Dataset entries:
::::::::::

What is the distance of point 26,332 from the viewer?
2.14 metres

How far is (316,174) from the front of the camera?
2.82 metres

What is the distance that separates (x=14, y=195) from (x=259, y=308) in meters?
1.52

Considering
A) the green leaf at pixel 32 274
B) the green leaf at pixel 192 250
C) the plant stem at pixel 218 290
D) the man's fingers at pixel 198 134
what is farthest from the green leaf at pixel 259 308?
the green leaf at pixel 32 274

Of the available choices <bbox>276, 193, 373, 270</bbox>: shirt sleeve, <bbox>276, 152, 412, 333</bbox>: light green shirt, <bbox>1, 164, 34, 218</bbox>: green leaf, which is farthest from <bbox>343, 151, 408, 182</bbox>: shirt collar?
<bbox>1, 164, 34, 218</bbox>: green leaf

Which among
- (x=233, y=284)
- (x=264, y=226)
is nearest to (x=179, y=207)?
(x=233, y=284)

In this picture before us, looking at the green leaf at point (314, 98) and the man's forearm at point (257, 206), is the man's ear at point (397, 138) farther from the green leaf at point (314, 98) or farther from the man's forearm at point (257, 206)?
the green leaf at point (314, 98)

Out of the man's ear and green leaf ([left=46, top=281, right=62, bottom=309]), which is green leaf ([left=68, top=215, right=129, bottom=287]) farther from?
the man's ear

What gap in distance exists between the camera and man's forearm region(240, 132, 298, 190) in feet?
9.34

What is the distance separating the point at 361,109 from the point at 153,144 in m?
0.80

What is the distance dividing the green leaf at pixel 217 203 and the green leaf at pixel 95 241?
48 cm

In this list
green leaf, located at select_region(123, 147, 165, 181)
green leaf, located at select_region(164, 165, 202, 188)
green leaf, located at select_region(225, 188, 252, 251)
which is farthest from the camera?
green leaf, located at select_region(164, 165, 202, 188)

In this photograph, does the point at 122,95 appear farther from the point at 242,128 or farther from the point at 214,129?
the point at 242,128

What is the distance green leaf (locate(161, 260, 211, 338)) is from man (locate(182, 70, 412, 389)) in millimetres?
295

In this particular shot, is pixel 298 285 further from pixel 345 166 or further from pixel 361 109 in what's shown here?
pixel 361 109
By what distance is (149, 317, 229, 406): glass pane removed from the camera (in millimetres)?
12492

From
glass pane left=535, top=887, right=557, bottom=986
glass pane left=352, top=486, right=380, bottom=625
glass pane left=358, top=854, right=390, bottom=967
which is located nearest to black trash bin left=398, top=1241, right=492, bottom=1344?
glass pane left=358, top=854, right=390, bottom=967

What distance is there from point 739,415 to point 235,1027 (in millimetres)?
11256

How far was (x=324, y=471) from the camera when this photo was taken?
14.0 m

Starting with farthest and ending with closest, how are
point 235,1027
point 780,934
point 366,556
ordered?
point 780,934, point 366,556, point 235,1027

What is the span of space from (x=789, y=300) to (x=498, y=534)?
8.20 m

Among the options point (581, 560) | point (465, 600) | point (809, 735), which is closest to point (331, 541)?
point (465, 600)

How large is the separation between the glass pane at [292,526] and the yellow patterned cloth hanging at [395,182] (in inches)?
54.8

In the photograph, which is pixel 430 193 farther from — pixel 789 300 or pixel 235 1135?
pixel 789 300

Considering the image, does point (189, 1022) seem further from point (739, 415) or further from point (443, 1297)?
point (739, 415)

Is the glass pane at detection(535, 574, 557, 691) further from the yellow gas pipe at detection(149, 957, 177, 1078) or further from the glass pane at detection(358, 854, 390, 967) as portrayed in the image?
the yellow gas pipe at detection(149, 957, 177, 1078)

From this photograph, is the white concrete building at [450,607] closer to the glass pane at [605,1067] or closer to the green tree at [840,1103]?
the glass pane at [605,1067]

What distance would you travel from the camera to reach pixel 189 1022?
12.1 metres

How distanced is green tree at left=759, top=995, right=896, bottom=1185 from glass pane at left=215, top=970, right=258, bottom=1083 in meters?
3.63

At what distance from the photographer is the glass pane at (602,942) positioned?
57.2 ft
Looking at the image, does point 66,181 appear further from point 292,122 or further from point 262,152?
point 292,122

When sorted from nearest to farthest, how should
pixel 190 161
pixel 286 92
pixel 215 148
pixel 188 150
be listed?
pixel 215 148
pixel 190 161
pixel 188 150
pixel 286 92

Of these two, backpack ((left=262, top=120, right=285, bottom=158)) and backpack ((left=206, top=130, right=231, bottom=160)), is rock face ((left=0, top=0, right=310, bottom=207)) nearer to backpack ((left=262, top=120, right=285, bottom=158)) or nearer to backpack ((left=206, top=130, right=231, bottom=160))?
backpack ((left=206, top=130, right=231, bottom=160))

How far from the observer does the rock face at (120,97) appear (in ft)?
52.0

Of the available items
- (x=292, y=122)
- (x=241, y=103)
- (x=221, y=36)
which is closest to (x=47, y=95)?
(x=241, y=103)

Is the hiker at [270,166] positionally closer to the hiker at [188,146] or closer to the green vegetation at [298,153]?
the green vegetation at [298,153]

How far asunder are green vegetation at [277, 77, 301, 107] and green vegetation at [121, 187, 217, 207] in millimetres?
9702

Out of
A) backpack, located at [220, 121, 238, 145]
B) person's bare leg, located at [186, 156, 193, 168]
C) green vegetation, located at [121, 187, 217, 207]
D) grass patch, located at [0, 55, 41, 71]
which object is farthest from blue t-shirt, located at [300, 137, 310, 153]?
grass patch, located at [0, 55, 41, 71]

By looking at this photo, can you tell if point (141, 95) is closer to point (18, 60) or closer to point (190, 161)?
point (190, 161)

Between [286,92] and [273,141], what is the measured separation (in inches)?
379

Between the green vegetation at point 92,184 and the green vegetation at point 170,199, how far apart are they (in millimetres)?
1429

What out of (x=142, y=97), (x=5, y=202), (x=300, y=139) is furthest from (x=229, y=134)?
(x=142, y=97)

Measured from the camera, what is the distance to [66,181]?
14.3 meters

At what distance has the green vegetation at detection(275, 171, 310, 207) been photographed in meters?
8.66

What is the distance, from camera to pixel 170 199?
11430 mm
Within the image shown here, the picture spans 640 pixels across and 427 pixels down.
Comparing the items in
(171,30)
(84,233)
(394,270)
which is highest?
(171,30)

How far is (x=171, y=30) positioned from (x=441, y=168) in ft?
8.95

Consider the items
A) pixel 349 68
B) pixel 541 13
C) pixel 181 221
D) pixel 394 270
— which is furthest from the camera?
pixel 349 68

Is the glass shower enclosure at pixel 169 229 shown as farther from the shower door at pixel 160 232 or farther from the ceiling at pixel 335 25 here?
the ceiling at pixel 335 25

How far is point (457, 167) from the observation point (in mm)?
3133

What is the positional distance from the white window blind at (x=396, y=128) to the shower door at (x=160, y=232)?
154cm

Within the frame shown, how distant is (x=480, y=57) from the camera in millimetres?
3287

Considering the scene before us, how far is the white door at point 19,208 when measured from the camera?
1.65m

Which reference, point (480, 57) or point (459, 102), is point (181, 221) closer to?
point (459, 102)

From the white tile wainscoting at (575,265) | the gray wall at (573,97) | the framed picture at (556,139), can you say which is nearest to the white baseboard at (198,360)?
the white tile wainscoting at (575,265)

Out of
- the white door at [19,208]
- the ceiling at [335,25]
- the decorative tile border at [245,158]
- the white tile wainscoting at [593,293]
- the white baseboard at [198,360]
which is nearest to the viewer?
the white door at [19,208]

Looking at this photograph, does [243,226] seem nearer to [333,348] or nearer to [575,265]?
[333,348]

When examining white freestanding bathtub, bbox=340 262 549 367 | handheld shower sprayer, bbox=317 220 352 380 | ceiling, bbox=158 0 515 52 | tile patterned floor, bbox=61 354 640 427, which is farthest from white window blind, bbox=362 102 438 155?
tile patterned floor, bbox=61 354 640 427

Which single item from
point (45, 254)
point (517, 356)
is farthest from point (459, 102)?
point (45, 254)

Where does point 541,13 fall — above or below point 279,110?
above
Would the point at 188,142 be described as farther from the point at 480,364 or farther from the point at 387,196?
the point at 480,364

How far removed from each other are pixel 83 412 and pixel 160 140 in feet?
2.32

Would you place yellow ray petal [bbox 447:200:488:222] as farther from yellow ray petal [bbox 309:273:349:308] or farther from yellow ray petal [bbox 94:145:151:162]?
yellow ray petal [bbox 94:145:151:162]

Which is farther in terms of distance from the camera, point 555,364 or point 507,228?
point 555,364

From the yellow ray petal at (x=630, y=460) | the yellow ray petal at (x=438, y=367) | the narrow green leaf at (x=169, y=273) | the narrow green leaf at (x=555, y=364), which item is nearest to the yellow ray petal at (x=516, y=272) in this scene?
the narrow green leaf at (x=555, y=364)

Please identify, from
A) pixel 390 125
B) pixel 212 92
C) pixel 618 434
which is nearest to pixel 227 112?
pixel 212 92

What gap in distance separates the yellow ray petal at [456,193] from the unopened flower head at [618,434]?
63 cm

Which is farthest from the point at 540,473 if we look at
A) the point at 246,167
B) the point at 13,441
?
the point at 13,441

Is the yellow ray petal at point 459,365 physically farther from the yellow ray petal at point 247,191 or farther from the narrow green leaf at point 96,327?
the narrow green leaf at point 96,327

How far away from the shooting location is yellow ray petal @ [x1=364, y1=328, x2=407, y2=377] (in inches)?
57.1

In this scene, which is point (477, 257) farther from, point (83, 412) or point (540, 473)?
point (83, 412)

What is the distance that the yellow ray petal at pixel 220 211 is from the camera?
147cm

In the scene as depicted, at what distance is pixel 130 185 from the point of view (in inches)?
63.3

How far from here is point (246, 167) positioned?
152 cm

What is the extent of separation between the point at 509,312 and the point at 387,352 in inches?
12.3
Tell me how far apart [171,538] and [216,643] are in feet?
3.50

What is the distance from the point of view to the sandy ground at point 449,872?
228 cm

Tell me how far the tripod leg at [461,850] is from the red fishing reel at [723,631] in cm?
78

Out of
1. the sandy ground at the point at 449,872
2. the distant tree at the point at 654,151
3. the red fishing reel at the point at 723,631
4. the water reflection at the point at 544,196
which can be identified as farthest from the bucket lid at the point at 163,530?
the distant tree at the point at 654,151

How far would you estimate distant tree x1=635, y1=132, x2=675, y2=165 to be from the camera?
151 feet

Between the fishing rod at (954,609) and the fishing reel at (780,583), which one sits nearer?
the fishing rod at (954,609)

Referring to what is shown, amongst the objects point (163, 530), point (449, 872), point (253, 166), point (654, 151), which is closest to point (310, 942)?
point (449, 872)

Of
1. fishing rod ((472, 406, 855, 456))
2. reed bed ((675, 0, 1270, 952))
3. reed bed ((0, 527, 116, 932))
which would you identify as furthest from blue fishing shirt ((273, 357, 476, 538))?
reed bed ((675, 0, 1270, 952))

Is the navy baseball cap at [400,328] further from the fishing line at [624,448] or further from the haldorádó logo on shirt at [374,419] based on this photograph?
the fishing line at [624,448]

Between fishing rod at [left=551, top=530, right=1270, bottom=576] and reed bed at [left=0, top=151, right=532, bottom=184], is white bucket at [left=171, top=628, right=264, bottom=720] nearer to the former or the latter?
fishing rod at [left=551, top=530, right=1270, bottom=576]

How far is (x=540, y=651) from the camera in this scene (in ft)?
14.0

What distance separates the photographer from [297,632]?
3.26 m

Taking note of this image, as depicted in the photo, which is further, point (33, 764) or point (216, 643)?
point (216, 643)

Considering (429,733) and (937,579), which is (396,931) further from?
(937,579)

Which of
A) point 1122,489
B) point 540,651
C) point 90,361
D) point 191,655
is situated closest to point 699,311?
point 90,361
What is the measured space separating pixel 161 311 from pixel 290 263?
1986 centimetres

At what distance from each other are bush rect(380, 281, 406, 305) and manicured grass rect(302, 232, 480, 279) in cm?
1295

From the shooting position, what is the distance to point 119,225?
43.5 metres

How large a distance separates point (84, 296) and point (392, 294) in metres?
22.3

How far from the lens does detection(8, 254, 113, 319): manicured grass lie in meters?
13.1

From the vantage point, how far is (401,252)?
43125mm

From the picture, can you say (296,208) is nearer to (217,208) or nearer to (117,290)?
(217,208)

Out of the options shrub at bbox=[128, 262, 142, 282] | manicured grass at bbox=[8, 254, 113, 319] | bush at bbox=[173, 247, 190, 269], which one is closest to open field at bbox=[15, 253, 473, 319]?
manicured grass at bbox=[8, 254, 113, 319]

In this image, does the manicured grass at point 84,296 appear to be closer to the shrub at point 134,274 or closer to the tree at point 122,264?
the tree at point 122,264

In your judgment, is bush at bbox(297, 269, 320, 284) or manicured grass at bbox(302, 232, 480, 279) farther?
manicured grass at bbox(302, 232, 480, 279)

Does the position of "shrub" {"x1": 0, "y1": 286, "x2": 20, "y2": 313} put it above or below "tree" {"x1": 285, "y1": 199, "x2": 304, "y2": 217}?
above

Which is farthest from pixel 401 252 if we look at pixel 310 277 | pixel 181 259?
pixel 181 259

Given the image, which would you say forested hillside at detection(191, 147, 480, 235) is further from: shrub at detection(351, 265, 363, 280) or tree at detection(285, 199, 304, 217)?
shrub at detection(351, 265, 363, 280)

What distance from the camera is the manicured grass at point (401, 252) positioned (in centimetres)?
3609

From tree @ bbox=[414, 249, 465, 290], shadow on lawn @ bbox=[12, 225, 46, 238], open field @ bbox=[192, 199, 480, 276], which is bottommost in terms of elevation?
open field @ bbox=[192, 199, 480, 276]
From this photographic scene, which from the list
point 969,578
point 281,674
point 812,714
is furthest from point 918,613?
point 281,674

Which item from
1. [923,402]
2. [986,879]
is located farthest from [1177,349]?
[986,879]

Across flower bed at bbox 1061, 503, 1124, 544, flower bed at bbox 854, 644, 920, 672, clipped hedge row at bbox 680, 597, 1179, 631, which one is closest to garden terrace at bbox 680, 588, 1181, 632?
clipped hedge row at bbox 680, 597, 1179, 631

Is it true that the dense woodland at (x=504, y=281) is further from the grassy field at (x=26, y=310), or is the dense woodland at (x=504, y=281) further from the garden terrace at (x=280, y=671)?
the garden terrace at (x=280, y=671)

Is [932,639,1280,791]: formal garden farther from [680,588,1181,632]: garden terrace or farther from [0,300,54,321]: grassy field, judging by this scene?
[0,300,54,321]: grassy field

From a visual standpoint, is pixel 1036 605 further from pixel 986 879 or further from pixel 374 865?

::::::::::

• _AIM_: Reproduce the final stretch of the data above: every line from the one holding "Out of the options" through the end, inclusive, exactly as written and nothing else.

• _RESPONSE TO THE TASK_:
Out of the options shrub at bbox=[128, 262, 142, 282] | manicured grass at bbox=[8, 254, 113, 319] | bush at bbox=[173, 247, 190, 269], which one is closest to open field at bbox=[15, 253, 473, 319]?
manicured grass at bbox=[8, 254, 113, 319]

In this image, does the manicured grass at point 84,296 appear to be closer to the shrub at point 134,274 or closer to the tree at point 122,264?
the tree at point 122,264

In your judgment, is bush at bbox(297, 269, 320, 284) or manicured grass at bbox(302, 232, 480, 279) farther?
manicured grass at bbox(302, 232, 480, 279)

Does the position of "shrub" {"x1": 0, "y1": 286, "x2": 20, "y2": 313} put it above or below "tree" {"x1": 285, "y1": 199, "x2": 304, "y2": 217}?
above

Which is farthest from pixel 401 252 if we look at pixel 310 277 | pixel 181 259?
pixel 181 259

Given the image, which would you say forested hillside at detection(191, 147, 480, 235) is further from: shrub at detection(351, 265, 363, 280) or tree at detection(285, 199, 304, 217)?
shrub at detection(351, 265, 363, 280)

What distance from the camera is the manicured grass at point (401, 252) positioned (in centimetres)?
3609

From tree @ bbox=[414, 249, 465, 290], shadow on lawn @ bbox=[12, 225, 46, 238], open field @ bbox=[192, 199, 480, 276], which is bottommost in terms of elevation?
open field @ bbox=[192, 199, 480, 276]
From this photographic scene, which from the list
point 969,578
point 281,674
point 812,714
is furthest from point 918,613?
point 281,674

Which item from
1. [923,402]
2. [986,879]
is located farthest from [1177,349]?
[986,879]

Across flower bed at bbox 1061, 503, 1124, 544, flower bed at bbox 854, 644, 920, 672, clipped hedge row at bbox 680, 597, 1179, 631, which one is closest to garden terrace at bbox 680, 588, 1181, 632?
clipped hedge row at bbox 680, 597, 1179, 631

Is it true that the dense woodland at (x=504, y=281) is further from the grassy field at (x=26, y=310), or is the dense woodland at (x=504, y=281) further from the garden terrace at (x=280, y=671)?
the garden terrace at (x=280, y=671)

Is [932,639,1280,791]: formal garden farther from [680,588,1181,632]: garden terrace or farther from [0,300,54,321]: grassy field, judging by this scene?
[0,300,54,321]: grassy field

From a visual standpoint, is pixel 1036 605 further from pixel 986 879 or further from pixel 374 865?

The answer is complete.